Data rows:
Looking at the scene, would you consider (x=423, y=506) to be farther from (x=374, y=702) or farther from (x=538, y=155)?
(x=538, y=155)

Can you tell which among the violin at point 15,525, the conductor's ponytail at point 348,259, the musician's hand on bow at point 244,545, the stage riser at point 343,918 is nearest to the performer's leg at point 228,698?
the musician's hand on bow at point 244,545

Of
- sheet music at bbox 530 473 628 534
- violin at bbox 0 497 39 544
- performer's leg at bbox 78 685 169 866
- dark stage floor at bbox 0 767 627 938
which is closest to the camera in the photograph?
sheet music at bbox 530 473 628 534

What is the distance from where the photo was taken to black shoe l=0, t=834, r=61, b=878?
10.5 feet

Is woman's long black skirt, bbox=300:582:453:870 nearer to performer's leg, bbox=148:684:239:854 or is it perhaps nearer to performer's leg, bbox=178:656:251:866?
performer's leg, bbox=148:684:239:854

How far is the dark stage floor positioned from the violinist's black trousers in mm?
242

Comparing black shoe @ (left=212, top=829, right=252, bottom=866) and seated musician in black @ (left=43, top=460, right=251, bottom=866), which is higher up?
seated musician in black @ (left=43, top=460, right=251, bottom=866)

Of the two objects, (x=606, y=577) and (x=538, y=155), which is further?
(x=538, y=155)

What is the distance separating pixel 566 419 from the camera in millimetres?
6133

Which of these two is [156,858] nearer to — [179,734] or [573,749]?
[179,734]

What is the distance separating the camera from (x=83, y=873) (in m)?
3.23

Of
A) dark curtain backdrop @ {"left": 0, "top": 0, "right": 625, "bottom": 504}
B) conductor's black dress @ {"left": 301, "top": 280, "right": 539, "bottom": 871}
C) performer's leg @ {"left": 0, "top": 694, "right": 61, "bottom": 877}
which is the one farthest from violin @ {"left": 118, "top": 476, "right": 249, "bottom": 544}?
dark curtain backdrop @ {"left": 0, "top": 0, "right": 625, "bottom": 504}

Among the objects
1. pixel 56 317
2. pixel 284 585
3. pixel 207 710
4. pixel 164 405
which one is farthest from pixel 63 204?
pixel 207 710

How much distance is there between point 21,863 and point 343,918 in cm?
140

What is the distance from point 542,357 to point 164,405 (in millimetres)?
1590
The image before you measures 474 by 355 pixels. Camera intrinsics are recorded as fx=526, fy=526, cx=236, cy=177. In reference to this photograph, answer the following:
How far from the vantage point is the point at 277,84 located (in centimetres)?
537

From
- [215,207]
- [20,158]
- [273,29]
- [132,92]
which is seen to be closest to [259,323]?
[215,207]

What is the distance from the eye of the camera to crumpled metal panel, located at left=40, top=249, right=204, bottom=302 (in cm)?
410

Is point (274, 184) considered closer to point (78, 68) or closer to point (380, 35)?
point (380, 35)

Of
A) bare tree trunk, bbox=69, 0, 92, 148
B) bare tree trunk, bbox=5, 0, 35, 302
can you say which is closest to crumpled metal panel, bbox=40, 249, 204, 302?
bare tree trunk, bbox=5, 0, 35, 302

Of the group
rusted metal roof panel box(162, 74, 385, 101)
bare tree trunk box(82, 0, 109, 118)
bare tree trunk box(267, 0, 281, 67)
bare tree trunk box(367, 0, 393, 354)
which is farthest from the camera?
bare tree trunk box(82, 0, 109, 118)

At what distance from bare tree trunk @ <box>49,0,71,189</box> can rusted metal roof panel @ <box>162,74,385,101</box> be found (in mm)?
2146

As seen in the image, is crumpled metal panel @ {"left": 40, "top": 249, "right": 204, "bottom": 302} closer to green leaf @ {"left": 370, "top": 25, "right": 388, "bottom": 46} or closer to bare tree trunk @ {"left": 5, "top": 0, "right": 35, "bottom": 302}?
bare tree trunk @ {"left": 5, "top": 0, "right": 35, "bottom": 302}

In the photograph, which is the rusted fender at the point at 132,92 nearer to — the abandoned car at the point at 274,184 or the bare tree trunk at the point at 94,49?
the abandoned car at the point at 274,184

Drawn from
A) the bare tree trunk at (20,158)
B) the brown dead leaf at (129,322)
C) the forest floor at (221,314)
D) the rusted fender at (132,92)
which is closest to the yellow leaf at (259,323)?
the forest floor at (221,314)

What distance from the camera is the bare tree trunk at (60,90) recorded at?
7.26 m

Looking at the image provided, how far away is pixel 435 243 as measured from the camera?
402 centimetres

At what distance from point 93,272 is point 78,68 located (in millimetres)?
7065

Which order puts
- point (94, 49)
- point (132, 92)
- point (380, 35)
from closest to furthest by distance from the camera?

Problem to solve: Give every line of the items above as one numbered list, leaving out the blank lines.

Written response:
1. Looking at the scene, would you consider (x=423, y=506) to be farther from (x=374, y=702) or farther from (x=538, y=155)?
2. (x=538, y=155)
3. Can you tell which among the violin at point 15,525, the conductor's ponytail at point 348,259, the musician's hand on bow at point 244,545, the stage riser at point 343,918 is nearest to the performer's leg at point 228,698?
4. the musician's hand on bow at point 244,545
5. Of
6. - sheet music at bbox 530 473 628 534
7. - violin at bbox 0 497 39 544
8. - performer's leg at bbox 78 685 169 866
9. - dark stage floor at bbox 0 767 627 938
10. which is closest to the camera in the photograph?
11. sheet music at bbox 530 473 628 534
12. What is the distance from where the photo was taken to black shoe l=0, t=834, r=61, b=878?
13. 10.5 feet
14. Is woman's long black skirt, bbox=300:582:453:870 nearer to performer's leg, bbox=148:684:239:854 or is it perhaps nearer to performer's leg, bbox=178:656:251:866?
15. performer's leg, bbox=148:684:239:854
16. How far is the dark stage floor positioned from the violinist's black trousers in mm?
17. 242
18. Comparing black shoe @ (left=212, top=829, right=252, bottom=866) and seated musician in black @ (left=43, top=460, right=251, bottom=866), which is higher up?
19. seated musician in black @ (left=43, top=460, right=251, bottom=866)
20. Of the two objects, (x=606, y=577) and (x=538, y=155), which is further?
21. (x=538, y=155)
22. What is the distance separating pixel 566 419 from the camera in millimetres?
23. 6133
24. Which of these two is [156,858] nearer to — [179,734] or [573,749]?
25. [179,734]
26. What is the distance separating the camera from (x=83, y=873) (in m)?
27. 3.23
28. Of
29. A) dark curtain backdrop @ {"left": 0, "top": 0, "right": 625, "bottom": 504}
30. B) conductor's black dress @ {"left": 301, "top": 280, "right": 539, "bottom": 871}
31. C) performer's leg @ {"left": 0, "top": 694, "right": 61, "bottom": 877}
32. which is the one farthest from violin @ {"left": 118, "top": 476, "right": 249, "bottom": 544}?
33. dark curtain backdrop @ {"left": 0, "top": 0, "right": 625, "bottom": 504}
34. Among the objects
35. 1. pixel 56 317
36. 2. pixel 284 585
37. 3. pixel 207 710
38. 4. pixel 164 405
39. which one is farthest from pixel 63 204?
40. pixel 207 710
41. How much distance is there between point 21,863 and point 343,918 in cm?
42. 140
43. What is the distance from point 542,357 to point 164,405 (in millimetres)?
44. 1590
45. The image before you measures 474 by 355 pixels. Camera intrinsics are recorded as fx=526, fy=526, cx=236, cy=177. In reference to this photograph, answer the following:
46. How far from the vantage point is the point at 277,84 located (in centimetres)?
47. 537
48. From
49. - [215,207]
50. - [20,158]
51. - [273,29]
52. - [132,92]
53. which is seen to be closest to [259,323]?
54. [215,207]
55. What is the distance from the eye of the camera to crumpled metal panel, located at left=40, top=249, right=204, bottom=302 (in cm)?
56. 410
57. Is point (274, 184) considered closer to point (78, 68) or closer to point (380, 35)?
58. point (380, 35)
59. Of
60. A) bare tree trunk, bbox=69, 0, 92, 148
61. B) bare tree trunk, bbox=5, 0, 35, 302
62. can you say which is closest to crumpled metal panel, bbox=40, 249, 204, 302?
63. bare tree trunk, bbox=5, 0, 35, 302
64. Of the group
65. rusted metal roof panel box(162, 74, 385, 101)
66. bare tree trunk box(82, 0, 109, 118)
67. bare tree trunk box(267, 0, 281, 67)
68. bare tree trunk box(367, 0, 393, 354)
69. which is farthest from the camera?
70. bare tree trunk box(82, 0, 109, 118)
71. At what distance from bare tree trunk @ <box>49,0,71,189</box> can rusted metal roof panel @ <box>162,74,385,101</box> be found (in mm)?
72. 2146
73. As seen in the image, is crumpled metal panel @ {"left": 40, "top": 249, "right": 204, "bottom": 302} closer to green leaf @ {"left": 370, "top": 25, "right": 388, "bottom": 46} or closer to bare tree trunk @ {"left": 5, "top": 0, "right": 35, "bottom": 302}?
74. bare tree trunk @ {"left": 5, "top": 0, "right": 35, "bottom": 302}
75. In the photograph, which is the rusted fender at the point at 132,92 nearer to — the abandoned car at the point at 274,184 or the bare tree trunk at the point at 94,49?
76. the abandoned car at the point at 274,184
77. Drawn from
78. A) the bare tree trunk at (20,158)
79. B) the brown dead leaf at (129,322)
80. C) the forest floor at (221,314)
81. D) the rusted fender at (132,92)
82. which is closest to the yellow leaf at (259,323)?
83. the forest floor at (221,314)
84. What distance from the camera is the bare tree trunk at (60,90) recorded at?
85. 7.26 m
86. Looking at the image provided, how far away is pixel 435 243 as measured from the camera?
87. 402 centimetres
88. At what distance from point 93,272 is point 78,68 located (in millimetres)?
89. 7065
90. Which order puts
91. - point (94, 49)
92. - point (132, 92)
93. - point (380, 35)
94. from closest to furthest by distance from the camera?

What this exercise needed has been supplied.